The Government was accused yesterday of pandering to a "lynch-mob mentality" by sending more young people to jail and creating Dickensian conditions in Britain's biggest young offenders' institutions.

The Government was accused yesterday of pandering to a "lynch-mob mentality" by sending more young people to jail and creating Dickensian conditions in Britain's biggest young offenders' institutions.

Following the resignation of the deputy governor of Feltham Young Offenders' Institute, Ian Thomas, in protest at conditions, penal reformers said that the Government's hardline policies on juvenile crime were to blame.

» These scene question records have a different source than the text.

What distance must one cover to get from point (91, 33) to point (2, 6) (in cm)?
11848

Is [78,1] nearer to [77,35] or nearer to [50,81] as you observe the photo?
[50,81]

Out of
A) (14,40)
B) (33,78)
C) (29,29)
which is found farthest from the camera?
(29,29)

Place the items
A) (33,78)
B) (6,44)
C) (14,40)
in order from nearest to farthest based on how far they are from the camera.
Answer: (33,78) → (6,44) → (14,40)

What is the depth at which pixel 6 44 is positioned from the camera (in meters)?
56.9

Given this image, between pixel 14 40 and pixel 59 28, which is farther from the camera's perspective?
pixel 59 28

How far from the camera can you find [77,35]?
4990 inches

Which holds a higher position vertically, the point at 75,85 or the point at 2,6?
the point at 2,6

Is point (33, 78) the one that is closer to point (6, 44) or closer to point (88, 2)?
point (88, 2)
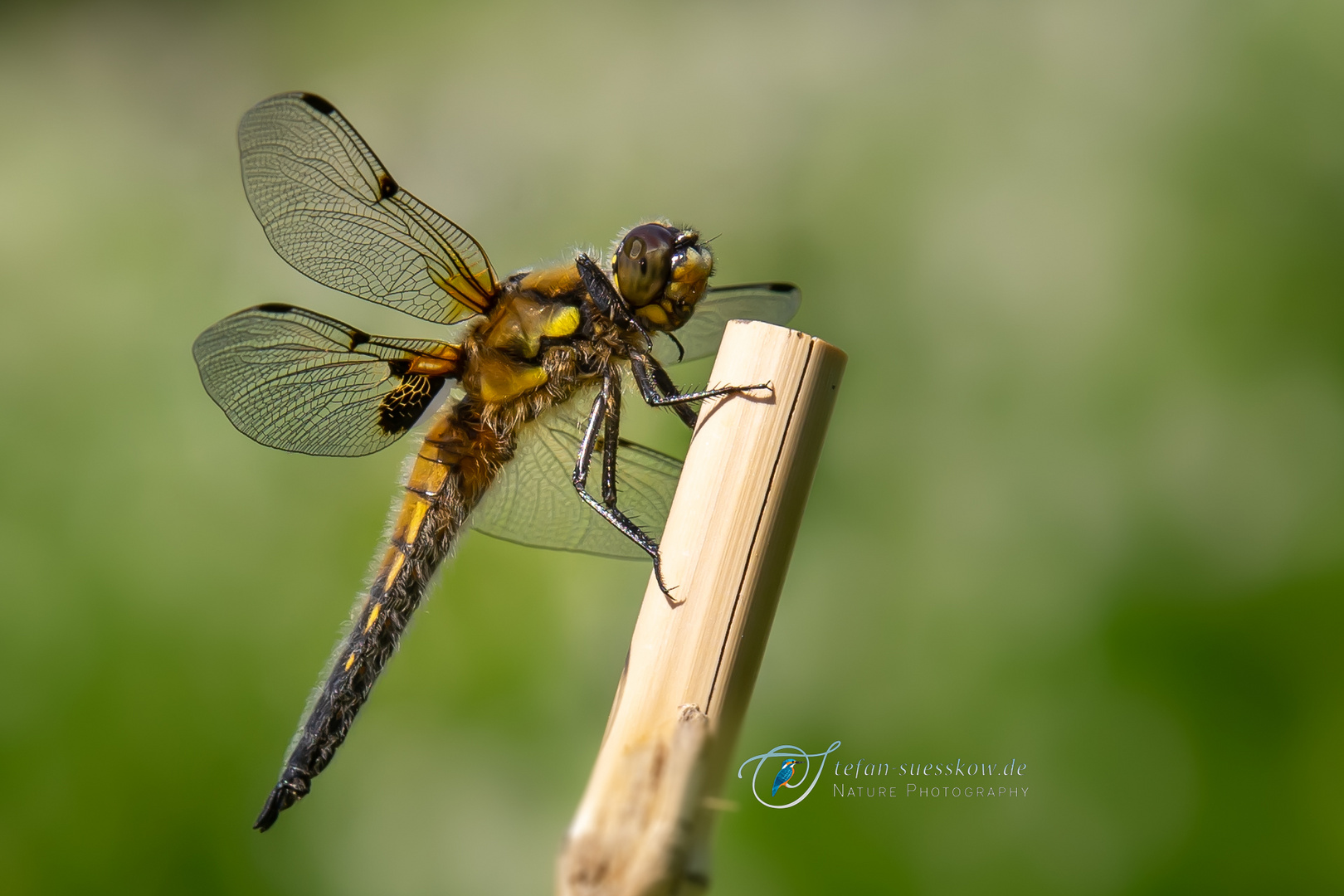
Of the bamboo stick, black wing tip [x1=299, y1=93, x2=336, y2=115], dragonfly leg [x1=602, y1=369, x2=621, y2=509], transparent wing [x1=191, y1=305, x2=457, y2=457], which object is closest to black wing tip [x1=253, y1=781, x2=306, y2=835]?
transparent wing [x1=191, y1=305, x2=457, y2=457]

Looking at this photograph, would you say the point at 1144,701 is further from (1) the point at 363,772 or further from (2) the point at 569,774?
(1) the point at 363,772

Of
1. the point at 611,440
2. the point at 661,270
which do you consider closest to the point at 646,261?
the point at 661,270

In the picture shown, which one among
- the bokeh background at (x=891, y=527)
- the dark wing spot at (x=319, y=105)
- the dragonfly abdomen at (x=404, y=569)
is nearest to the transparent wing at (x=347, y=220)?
the dark wing spot at (x=319, y=105)

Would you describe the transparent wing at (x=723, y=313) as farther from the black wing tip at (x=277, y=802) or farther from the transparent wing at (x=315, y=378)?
the black wing tip at (x=277, y=802)

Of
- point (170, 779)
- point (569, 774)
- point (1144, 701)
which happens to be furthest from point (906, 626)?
point (170, 779)

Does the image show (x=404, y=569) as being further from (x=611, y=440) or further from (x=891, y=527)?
(x=891, y=527)

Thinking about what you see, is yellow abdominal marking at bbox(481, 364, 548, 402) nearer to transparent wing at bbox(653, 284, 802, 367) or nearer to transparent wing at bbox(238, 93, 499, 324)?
transparent wing at bbox(238, 93, 499, 324)
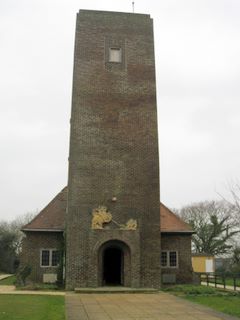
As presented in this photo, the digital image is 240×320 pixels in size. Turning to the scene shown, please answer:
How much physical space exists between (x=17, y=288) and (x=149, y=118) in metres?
12.1

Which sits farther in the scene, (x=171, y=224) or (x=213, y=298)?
(x=171, y=224)

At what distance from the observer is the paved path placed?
13531 mm

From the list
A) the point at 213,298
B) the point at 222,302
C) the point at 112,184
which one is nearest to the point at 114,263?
the point at 112,184

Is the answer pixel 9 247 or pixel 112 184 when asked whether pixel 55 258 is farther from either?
pixel 9 247

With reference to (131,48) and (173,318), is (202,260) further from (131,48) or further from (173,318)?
(173,318)

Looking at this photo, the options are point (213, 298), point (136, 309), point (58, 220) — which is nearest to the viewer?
point (136, 309)

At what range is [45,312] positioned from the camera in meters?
14.0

Frances Crook, of the Howard League for Penal Reform, said the Government had given magistrates too much power to jail more children and claimed the numbers of teenagers going into prison had risen 10 per cent in the past three months.

She said: "You don't reduce the level of crime or reduce the number of victims this way but you can satisfy a lynch-mob mentality amongst a small percentage of the population who want to see more children punished." She added that 90 per cent of children sent to prison were reconvicted within four years.

The Independent revealed yesterday that Mr Thomas had resigned from his position at Feltham in protest over the "Dickensian" conditions faced by more than 100 inmates aged 15 to 17, who were being forced to stay in wings for older offenders because of overcrowding. He said he could no longer stand working at the west London institute after watching children being "warehoused". "The conditions they are being kept in are more suitable to a Dickens novel than the 21st century," he said.

The 29-year-old governor said he was quitting his job and planned to become a secondary school teacher.

Sir David Ramsbotham, the Chief Inspector of Prisons, repeated his call yesterday for a second young offenders' institution to be built in London and said he was saddened but not surprised at Mr Thomas's resignation and complaints about over-crowding.

Sir David said he had been urging the government to build a new jail for young criminals in the capital since 1996. He added: "One is always hearing about problems at Feltham."

The chief inspector has a visit to Feltham already arranged in a fortnight and said he hoped to carry out a follow up inspection by the end of the year.

Jan Dalrymple, managing director of the Youth Justice Board for England and Wales, blamed a shortage of around 500 places for juvenile boys in London for the overcrowding.

The Prison Service, however, said it was "surprised" by Mr Thomas' decision to quit in the light of recent attempts to improve conditions. They said it was hoped that a new £6m unit at Feltham, opening on Monday, and sending offenders to Hollesley Bay Colony in Woodbridge, Suffolk, would ease the pressure on the west London institute.